Aim 1 — Print everything in the vxlan patch email from "The VXLAN neigh_reduce()" down to "was never run.".
Aim 2 — Translate this sentence from the vxlan patch email into Spanish: "The code after this check was never run."
Aim 3 — Finish out the next part of the vxlan neigh_reduce() patch email, picking up after its last sentence.

Supplied passage —
All of lore.kernel.org
 help / color / mirror / Atom feed
From: Jiri Slaby <jslaby@suse.cz>
To: stable@vger.kernel.org
Cc: linux-kernel@vger.kernel.org,
	David Stevens <dlstevens@us.ibm.com>,
	"David S. Miller" <davem@davemloft.net>,
	Jiri Slaby <jslaby@suse.cz>
Subject: [PATCH 3.12 48/72] vxlan: fix nonfunctional neigh_reduce()
Date: Fri, 18 Apr 2014 11:22:21 +0200	[thread overview]
Message-ID: <d8be18c52dbc94989f6d74637b731af39cd3d902.1397812482.git.jslaby@suse.cz> (raw)
In-Reply-To: <3389f243c528afc7c7300c83b8f296290cd3656d.1397812482.git.jslaby@suse.cz>
In-Reply-To: <cover.1397812482.git.jslaby@suse.cz>

From: David Stevens <dlstevens@us.ibm.com>

3.12-stable review patch.  If anyone has any objections, please let me know.

===============

[ Upstream commit 4b29dba9c085a4fb79058fb1c45a2f6257ca3dfa ]

The VXLAN neigh_reduce() code is completely non-functional since
check-in. Specific errors:

1) The original code drops all packets with a multicast destination address,
	even though neighbor solicitations are sent to the solicited-node
	address, a multicast address. The code after this check was never run.

[Data listing]

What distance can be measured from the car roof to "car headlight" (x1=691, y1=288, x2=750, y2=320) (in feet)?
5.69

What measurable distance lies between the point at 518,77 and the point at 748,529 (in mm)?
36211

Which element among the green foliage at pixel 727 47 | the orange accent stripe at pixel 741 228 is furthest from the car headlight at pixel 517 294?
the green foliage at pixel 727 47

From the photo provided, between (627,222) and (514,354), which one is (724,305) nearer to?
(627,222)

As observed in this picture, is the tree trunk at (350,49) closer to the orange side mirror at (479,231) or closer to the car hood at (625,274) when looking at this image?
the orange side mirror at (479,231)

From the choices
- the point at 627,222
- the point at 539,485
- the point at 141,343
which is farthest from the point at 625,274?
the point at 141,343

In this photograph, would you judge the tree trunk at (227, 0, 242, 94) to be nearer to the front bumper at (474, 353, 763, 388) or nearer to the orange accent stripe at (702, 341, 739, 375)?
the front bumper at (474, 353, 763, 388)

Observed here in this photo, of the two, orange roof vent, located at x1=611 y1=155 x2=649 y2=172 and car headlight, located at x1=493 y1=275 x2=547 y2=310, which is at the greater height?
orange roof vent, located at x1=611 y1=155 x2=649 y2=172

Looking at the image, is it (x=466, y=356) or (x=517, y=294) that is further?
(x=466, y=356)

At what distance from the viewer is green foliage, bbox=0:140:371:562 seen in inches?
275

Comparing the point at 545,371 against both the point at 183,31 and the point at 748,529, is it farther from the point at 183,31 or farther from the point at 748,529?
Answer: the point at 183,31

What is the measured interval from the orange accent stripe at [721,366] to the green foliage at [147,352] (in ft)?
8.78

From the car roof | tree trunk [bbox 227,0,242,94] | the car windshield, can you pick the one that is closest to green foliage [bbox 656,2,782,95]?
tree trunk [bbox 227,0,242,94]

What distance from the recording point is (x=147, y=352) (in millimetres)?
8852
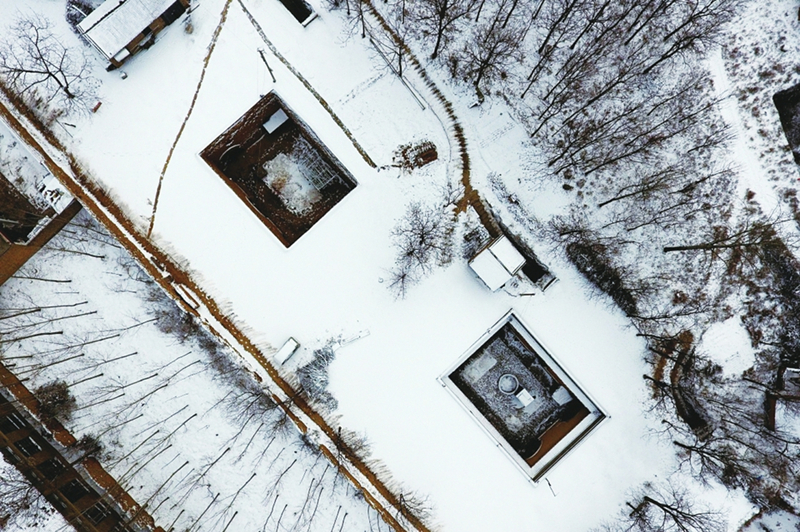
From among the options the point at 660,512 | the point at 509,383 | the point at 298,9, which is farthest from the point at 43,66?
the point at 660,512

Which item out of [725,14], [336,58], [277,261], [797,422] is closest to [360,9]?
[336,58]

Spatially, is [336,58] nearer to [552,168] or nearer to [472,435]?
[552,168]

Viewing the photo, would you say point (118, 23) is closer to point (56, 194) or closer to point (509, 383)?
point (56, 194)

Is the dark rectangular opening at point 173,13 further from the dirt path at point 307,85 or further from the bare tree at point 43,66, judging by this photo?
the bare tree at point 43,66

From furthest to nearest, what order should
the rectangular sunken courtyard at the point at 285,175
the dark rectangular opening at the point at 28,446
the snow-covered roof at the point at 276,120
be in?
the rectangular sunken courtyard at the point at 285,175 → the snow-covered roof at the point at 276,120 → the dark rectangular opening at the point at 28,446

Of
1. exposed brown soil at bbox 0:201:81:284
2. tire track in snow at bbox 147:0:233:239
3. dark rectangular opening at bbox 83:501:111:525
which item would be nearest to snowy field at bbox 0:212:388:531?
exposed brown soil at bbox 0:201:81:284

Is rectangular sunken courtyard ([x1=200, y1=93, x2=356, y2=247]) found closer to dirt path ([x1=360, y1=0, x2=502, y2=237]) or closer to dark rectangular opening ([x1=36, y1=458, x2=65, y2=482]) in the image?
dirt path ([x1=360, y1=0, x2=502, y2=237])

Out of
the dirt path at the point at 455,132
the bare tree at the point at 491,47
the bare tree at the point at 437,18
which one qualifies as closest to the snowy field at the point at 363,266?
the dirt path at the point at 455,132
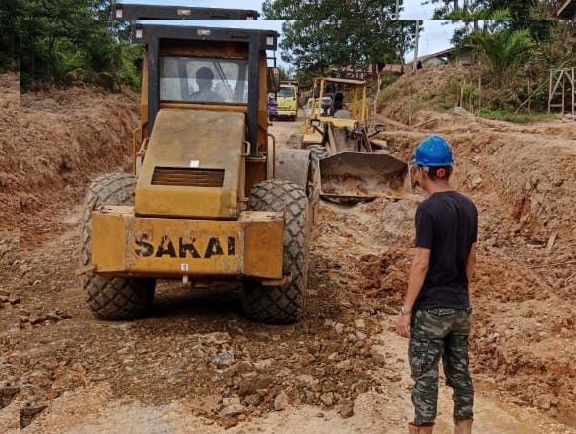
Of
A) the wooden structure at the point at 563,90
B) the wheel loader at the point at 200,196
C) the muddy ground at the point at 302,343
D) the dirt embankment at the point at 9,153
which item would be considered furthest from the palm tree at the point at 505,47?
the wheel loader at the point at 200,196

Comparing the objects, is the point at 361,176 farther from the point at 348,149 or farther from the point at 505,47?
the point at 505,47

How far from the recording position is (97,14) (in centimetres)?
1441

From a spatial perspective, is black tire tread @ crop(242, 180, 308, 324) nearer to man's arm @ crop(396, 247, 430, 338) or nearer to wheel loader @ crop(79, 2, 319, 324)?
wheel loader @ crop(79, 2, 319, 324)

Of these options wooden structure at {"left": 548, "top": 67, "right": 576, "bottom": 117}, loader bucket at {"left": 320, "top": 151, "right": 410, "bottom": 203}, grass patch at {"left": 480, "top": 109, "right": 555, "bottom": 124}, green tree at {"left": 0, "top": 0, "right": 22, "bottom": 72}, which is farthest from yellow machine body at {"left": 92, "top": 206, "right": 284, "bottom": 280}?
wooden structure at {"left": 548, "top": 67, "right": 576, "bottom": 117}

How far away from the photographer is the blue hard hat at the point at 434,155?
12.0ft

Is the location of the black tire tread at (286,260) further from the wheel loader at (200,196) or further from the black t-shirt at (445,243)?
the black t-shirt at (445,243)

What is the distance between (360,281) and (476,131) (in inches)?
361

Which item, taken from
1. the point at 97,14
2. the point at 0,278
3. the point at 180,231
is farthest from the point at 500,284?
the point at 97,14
* * *
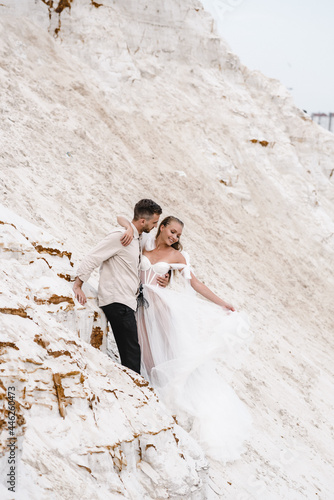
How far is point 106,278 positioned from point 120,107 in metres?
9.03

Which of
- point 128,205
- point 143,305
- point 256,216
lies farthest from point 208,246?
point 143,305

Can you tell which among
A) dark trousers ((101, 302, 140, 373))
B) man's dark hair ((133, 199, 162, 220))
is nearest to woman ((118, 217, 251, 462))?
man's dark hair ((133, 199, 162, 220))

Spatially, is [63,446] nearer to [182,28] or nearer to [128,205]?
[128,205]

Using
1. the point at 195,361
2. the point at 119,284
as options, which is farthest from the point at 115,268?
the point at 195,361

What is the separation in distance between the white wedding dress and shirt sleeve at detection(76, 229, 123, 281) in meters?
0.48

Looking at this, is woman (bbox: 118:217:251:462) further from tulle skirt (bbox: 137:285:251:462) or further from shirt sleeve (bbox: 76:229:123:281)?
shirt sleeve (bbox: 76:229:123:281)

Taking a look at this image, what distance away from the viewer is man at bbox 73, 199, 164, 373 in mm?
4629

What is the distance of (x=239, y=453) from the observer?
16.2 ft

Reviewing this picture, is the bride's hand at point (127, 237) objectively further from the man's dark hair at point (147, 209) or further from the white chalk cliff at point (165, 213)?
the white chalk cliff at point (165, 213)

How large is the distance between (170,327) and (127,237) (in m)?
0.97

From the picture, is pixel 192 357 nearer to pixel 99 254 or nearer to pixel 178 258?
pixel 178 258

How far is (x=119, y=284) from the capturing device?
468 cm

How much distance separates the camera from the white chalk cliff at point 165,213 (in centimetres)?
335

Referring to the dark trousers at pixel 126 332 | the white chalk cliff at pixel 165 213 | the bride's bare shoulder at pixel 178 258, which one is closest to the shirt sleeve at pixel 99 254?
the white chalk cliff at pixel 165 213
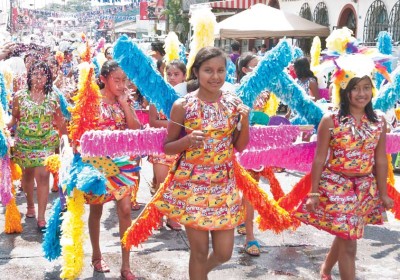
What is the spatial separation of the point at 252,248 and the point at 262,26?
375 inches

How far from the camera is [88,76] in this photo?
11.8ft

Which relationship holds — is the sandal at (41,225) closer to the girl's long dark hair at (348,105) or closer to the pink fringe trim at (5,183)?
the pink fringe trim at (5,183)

Written reply 1 —
The VXLAN neigh_reduce() code is completely non-functional since
check-in. Specific errors:

1) The original code drops all packets with a multicast destination address,
	even though neighbor solicitations are sent to the solicited-node
	address, a multicast address. The code after this check was never run.

Written reply 2 — El código posterior a esta comprobación nunca se ejecutó.

Written reply 3 —
2) The neighbor table lookup used the IPv6 header destination, which is the
	solicited node address, rather than the target address from the
	neighbor solicitation. So neighbor lookups would always fail if it
	got this far. Also for L3MISSes.
3) The code calls ndisc_send_na(), which does a send on the tunnel device.
	The context for neigh_reduce() is the transmit path, vxlan_xmit(),
	where the host or a bridge-attached neighbor is trying to transmit
	a neighbor solicitation. To respond to it, the tunnel endpoint needs
	to do a *receive* of the appropriate neighbor advertisement. Doing a
	send, would only try to send the advertisement, encapsulated, to the
	remote destinations in the fdb -- hosts that definitely did not do the
	corresponding solicitation.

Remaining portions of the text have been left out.